If you performed well, you were part of a team. If you made a mistake you were on your own. Not dissimilar to the board at St. James’s. Has anyone else thought it a bit of an anomaly that Shepherd went from Fat Fred to Saint Fred when he signed Owen, but Souness is getting the stick because Luque is taking his time to settle in? Having said that - in all fairness to Fred he hasn’t said anything against Souness in the press.

There I go again – off for a wander with the subject not even visible on the horizon. I just watched the Blackburn game and have to say that despite us having a hatful of players unavailable due to their involvement in the Ambulance Stations Cup I thought that the team actually played as well as I’ve seen them play for a while.

They were stringing passes together, making goalscoring opportunities and actually looking like a team for a change. OK, so we could have done with a finisher out there, but considering the injuries didn’t they do well? How many games have you seen this season where Newcastle’s scoring chances could be counted on one thumb?

Bowyer could have had a hat-trick. How many times can you say that? I have a dog who I’m convinced suffered some kind of brain damage before we got him. Almost every day he lies down under the coffee table for a nap. When he wakes up he invariably stands straight up and cracks his skull on the underside of the table. Its quite scary really that after 18 months of this he still hasn’t figured out that you can’t stand up straight when the roof is 12 inches lower than your own height. He sleeps under the bed too. The connection is spooky.

The key words here are “nap” and “learn”. While I’m trying to be generally supportive of Souness here, I really do think that it’s about time that he reconsidered what appears to be the usual practice of giving Titus Bramble warm milk and cookies for lunch on a match day. I’m pretty sure it’s having an adverse affect on his ability to focus between 3 and 5pm.

On a more serious note do club physicals include vision and hearing tests? I only ask because when he gets the ball he never seems to know where the opposition front men are. It’s like the old Christmas panto - “He’s behind you!”

On Saturday he somehow managed not to hear forty odd thousand screaming Geordies yell “MAN ON!” Along with the decline of Law and Order in the UK and the abuse of Social Services, Bramble has become a bit of a favourite rant of mine. To my mind he has been responsible for giving away too many goals over the last couple of seasons.

He should have a health warning tattooed across his forehead. “By Order Of The Surgeon General – Geordies Beware – Observation Of This Individual May Cause Heart Attacks”. And I still haven’t made the point. What was it about this game that actually resulted in me using the word “sad”?

Not the performance of the team. Well done lads. You wuz robbed! Not the (apparent lack of) tactics of Manager Graeme Souness. It wasn’t even the lack of urgency shown by the apparently narcoleptic Titus Bramble. What forced me to explore the merits of this adjective was the sight, on globally broadcast TV, of a group of presumably Geordie teenagers verbally abusing Souness behind hid back following the final whistle.
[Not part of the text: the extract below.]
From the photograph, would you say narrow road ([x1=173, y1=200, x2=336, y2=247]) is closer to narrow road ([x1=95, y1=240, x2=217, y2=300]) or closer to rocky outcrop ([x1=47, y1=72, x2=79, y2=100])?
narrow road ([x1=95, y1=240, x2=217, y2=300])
Everyone is entitled to their opinion, and even the right to express it (though I personally reserve the right to withdraw that statement at a later more convenient date when it serves to prove a point). But while I admire your dedication to, and enthusiasm for, the cause, when your entire lifespan probably equates to less than half of his professional experience, then I think I’m fairly safe in making the statement that, gentlemen, at this particular moment in time, regardless of his performance so far, and in particular taking into consideration the circumstances under which he is plying his trade, you haven’t yet even earned the right to wipe Souness’s arse.

Nuff Sed!

Archie Brand, Bahrain.

P.S. – He’s asleep under the coffee table, but I’m sure Titus would say “bye” if he were awake.